He had focused on the light that burned dimly like a piece of the sun the first time, allowing it to navigate the unknown as if he were in a dream, the dark cold around him a murky promise of threat from the Quor'lo that he could ignore with the light. This time he had no globes. He was alone, having instead broken through the seal the two old men had placed over the mine entrance. Minutes before he dropped into the shaft, with the two suns warming his back, Zaifyr crouched and picked the lock securing the heavy wooden covering in place. He could have lifted it or broken it, if he were honest with himself; he certainly could have spared himself the fumbling and inaccurate pushes and twists of a skill he had not used in centuries, but he wanted to keep his second trip a secret.

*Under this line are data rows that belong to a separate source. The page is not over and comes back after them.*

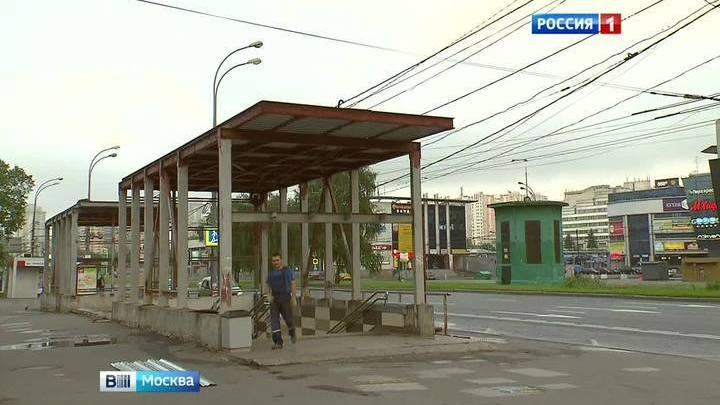 prostitutki-v-sovhoz-kombinate-moskovskom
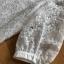 Lady Diamond Sweet White Lace Dress thumbnail 5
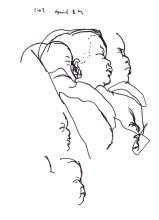 Sketchbooks K 50 - Graciela in Hamot Hospital - Erie, PA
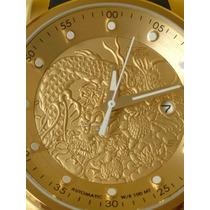 Relógio Invicta Yakuza 18215 Automático Plaque Ouro 18k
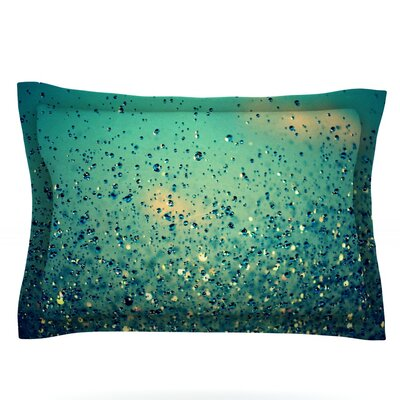 Lullaby, Close Your Eyes by Robin Dickinson Featherweight Pillow Sham Size: King, Fabric: Woven Polyester
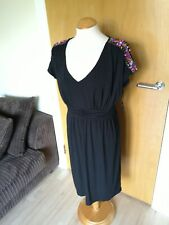 Ladies PEPPERBERRY Dress Size 10 R SC Black Beaded Smart Party Evening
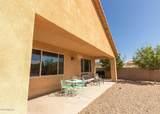 13657 Sonoita Ranch Circle - Photo 39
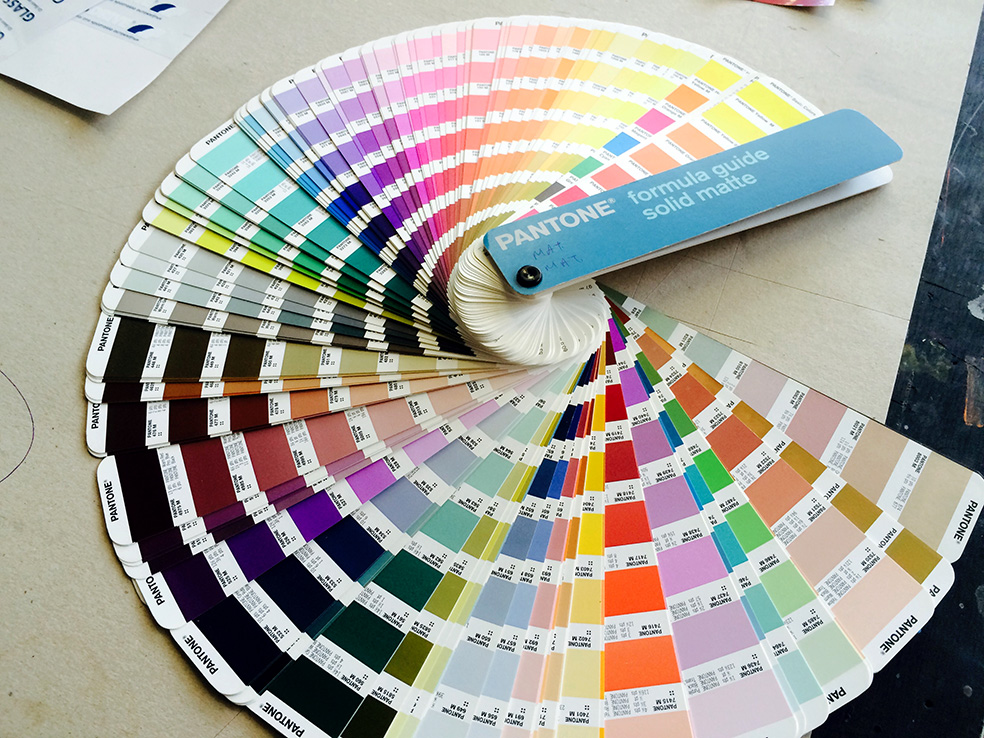 screen printing Pantone matching system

His failure to quickly pop the lock spoke of a distraction in his mind, a loss of focus that would become even more apparent the moment he let go of the rotting wooden ladder he clung to. The cold, murky water was a shock, but the sudden appearance of haunts, swarming around him as he submerged was more so. Tiny and spectral, each a faint burning glow, they swarmed around him, the haunts of insects trying to catch his eye in the filthy water. Focusing on his downward strokes, Zaifyr pushed them from his mind, succeeding only as the murky dark closed over him and his hands navigated the filthy tunnel to the second ladder.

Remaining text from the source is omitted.